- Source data

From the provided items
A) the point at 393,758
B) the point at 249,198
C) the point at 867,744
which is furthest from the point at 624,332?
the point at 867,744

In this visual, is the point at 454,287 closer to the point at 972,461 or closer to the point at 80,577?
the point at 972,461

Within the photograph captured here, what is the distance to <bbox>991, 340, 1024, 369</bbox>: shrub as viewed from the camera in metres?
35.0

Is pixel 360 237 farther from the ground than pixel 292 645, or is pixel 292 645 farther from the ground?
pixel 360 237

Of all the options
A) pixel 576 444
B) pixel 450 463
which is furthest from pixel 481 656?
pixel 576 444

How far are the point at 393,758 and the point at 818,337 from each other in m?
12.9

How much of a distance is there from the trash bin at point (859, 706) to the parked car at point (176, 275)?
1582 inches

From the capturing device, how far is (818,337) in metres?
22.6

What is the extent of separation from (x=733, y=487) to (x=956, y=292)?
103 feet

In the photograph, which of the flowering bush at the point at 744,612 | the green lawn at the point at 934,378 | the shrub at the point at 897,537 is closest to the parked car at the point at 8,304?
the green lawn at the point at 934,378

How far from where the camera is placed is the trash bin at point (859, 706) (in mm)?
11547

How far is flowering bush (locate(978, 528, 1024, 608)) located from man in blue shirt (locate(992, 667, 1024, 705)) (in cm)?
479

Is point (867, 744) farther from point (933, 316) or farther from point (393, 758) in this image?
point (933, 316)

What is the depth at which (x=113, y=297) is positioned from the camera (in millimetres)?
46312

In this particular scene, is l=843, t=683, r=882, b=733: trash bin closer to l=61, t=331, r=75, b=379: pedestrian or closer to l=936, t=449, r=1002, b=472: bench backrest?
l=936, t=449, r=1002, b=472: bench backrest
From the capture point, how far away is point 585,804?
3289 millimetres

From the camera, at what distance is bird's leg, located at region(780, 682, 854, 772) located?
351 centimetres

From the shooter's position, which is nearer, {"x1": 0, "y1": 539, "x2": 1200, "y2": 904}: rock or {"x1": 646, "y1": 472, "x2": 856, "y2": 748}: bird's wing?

- Set task
Recopy the entries above exactly, with every line included.

- Result below
From the provided items
A) the point at 393,758
B) the point at 249,198
C) the point at 867,744
which is furthest from the point at 624,332?
the point at 867,744

In this visual, is the point at 454,287 closer to the point at 972,461 or closer to the point at 80,577?
the point at 972,461

Within the photograph captured here, what is the distance to <bbox>991, 340, 1024, 369</bbox>: shrub as viewed from the camera in metres?
35.0

Is pixel 360 237 farther from the ground than pixel 292 645, or is pixel 292 645 farther from the ground?
pixel 360 237

Of all the options
A) pixel 576 444
B) pixel 450 463
which is furthest from pixel 481 656?
pixel 576 444

How far are the point at 393,758 and the point at 818,337 from each other in m?
12.9

How much of a distance is there from the trash bin at point (859, 706) to the parked car at point (176, 275)?
1582 inches

From the capturing device, how far is (818,337) in metres?
22.6

What is the extent of separation from (x=733, y=487) to (x=956, y=292)?
103 feet

In the photograph, which of the flowering bush at the point at 744,612 | the green lawn at the point at 934,378 | the shrub at the point at 897,537 is closest to the parked car at the point at 8,304?
the green lawn at the point at 934,378

How far from where the camera is placed is the trash bin at point (859, 706) (in mm)?
11547

How far is flowering bush (locate(978, 528, 1024, 608)) located from man in blue shirt (locate(992, 667, 1024, 705)) (in cm)?
479

Is point (867, 744) farther from point (933, 316) or farther from point (393, 758) in this image?
point (933, 316)

What is the depth at which (x=113, y=297) is positioned from the camera (in millimetres)?
46312

In this particular scene, is l=843, t=683, r=882, b=733: trash bin closer to l=61, t=331, r=75, b=379: pedestrian or closer to l=936, t=449, r=1002, b=472: bench backrest?
l=936, t=449, r=1002, b=472: bench backrest
From the capture point, how far away is point 585,804?
3289 millimetres

From the camera, at what distance is bird's leg, located at region(780, 682, 854, 772) located?
351 centimetres

From the shooter's position, which is nearer, {"x1": 0, "y1": 539, "x2": 1200, "y2": 904}: rock or {"x1": 646, "y1": 472, "x2": 856, "y2": 748}: bird's wing?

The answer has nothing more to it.